A far better tool was simply checking the patient's postural blood pressure. This means checking the blood pressure of a person laying down and standing up and noticing if there is a difference between the heart rates and blood pressures. This simple procedure which can be performed by doctors, nurses, or medical assistants resulted in diagnosing the correct cause of the syncope in 15% to 21% of cases, which is up to 10 times better than the fancy expensive tests listed previously. This simple procedure changed what doctors did in 18 to 26% of the time, which is 5 times better.
Unfortunately, this relatively simple and inexpensive procedure was only done 38% of the time.

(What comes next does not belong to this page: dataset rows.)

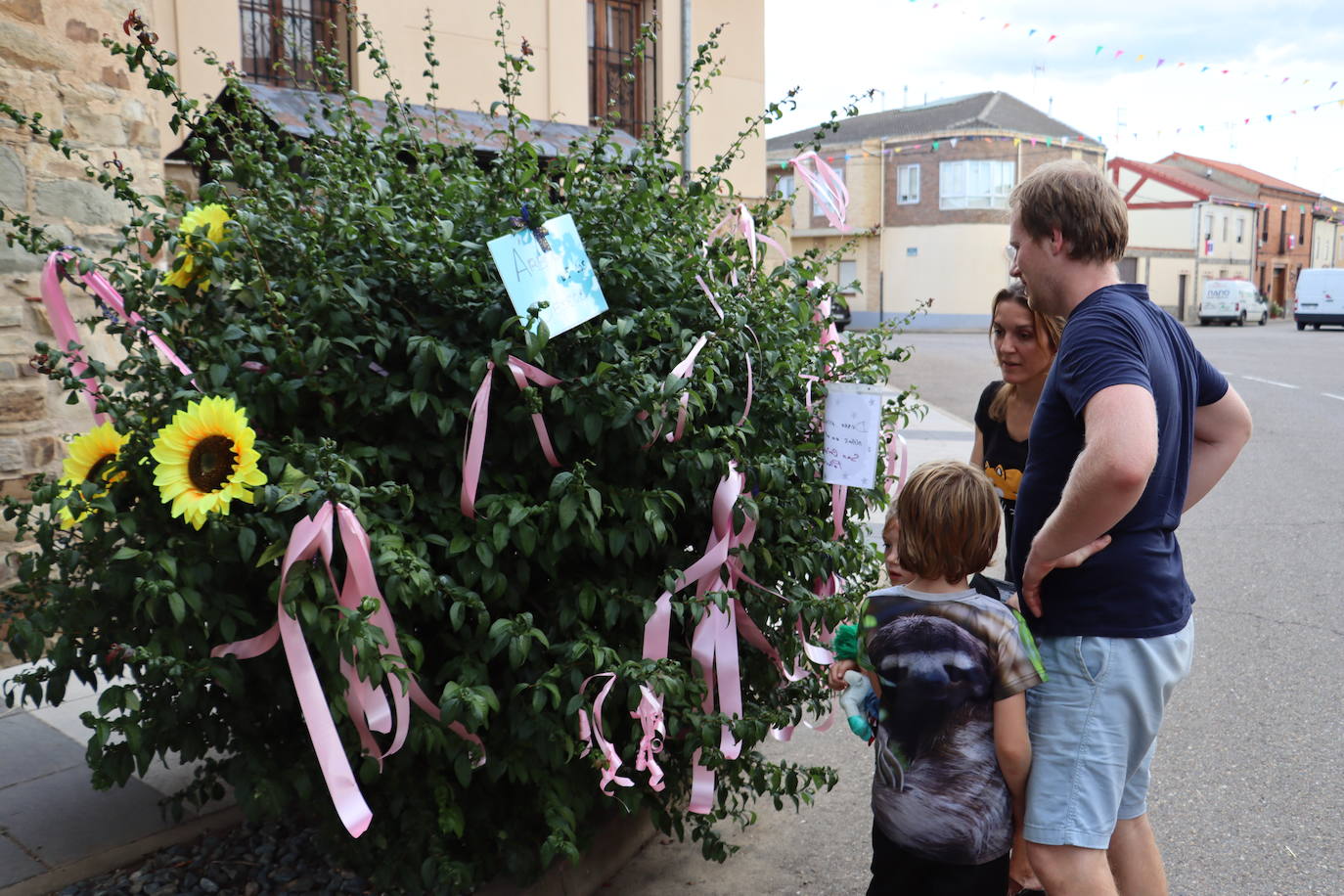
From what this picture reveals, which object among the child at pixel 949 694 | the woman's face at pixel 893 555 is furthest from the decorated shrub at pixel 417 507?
the child at pixel 949 694

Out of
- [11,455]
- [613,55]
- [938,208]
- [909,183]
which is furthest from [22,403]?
[909,183]

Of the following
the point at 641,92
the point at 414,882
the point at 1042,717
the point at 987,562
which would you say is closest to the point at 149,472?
the point at 414,882

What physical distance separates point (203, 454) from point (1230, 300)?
46.4 meters

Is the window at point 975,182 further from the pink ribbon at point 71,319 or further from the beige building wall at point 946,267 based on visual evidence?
the pink ribbon at point 71,319

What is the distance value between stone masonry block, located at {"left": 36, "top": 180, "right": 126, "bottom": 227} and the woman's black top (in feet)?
12.5

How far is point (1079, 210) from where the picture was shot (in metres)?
2.18

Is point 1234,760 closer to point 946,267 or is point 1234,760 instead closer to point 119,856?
point 119,856

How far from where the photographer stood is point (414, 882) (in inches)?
105

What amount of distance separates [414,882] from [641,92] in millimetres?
12949

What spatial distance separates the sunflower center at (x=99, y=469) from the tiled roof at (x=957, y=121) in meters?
45.1

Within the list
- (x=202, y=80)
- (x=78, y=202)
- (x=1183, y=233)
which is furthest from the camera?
(x=1183, y=233)

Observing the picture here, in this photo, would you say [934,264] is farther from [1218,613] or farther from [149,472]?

What is particularly disturbing isn't these findings, but rather the fact that this is been known for 20 years. As the authors note:
Perhaps the finding in this study that causes the most concern is the extent to which unhelpful, and presumably unnecessary, testing in the evaluation of syncope continues to be performed despite the compelling evidence against the practice dating back 20 years. The current study complements earlier work by showing the high costs associated with this unnecessary testing. Extrapolating our results nationally, assuming approximately 460 000 hospitalizations per year for syncope, yearly costs associated with the most commonly obtained tests may be nearly $6 billion. Investigators have shown that easy availability of low-risk testing contributes to the overuse of resources. The frequency of syncope and wide availability of low-risk testing make its an important source of revenue for hospitals. Unnecessary testing is a substantial contributor to rising health care costs and has been proposed as a target for cost savings.
So what other tools might doctors use if the expensive tests don't provide clues in the vast majority of cases? It's the secret that good doctors know. It's the secret that medical students are taught even today. It's something you should know.
Getting a good history and doing a good physical exam is far better in determining which tests are the right tests to get to the right diagnosis.
Therefore in the case of syncope, be sure to try to provide your doctors all of the information you can think of. Provide them the FOUR W's, which are reviewed in my book. In brief, they are the what, the where, the when, and the why. If you don't, then it is very likely you'll have lots of tests, told that they are all normal, and you won't get an answer of what is wrong. With increasing out of pocket costs, can you afford to pay for unnecessary expensive tests especially if they don't get you the right answer in 98% of cases?
As this study shows and what good doctors know are that what you say about your symptoms are far more helpful to get the right diagnosis and right treatment than ordering a battery of tests.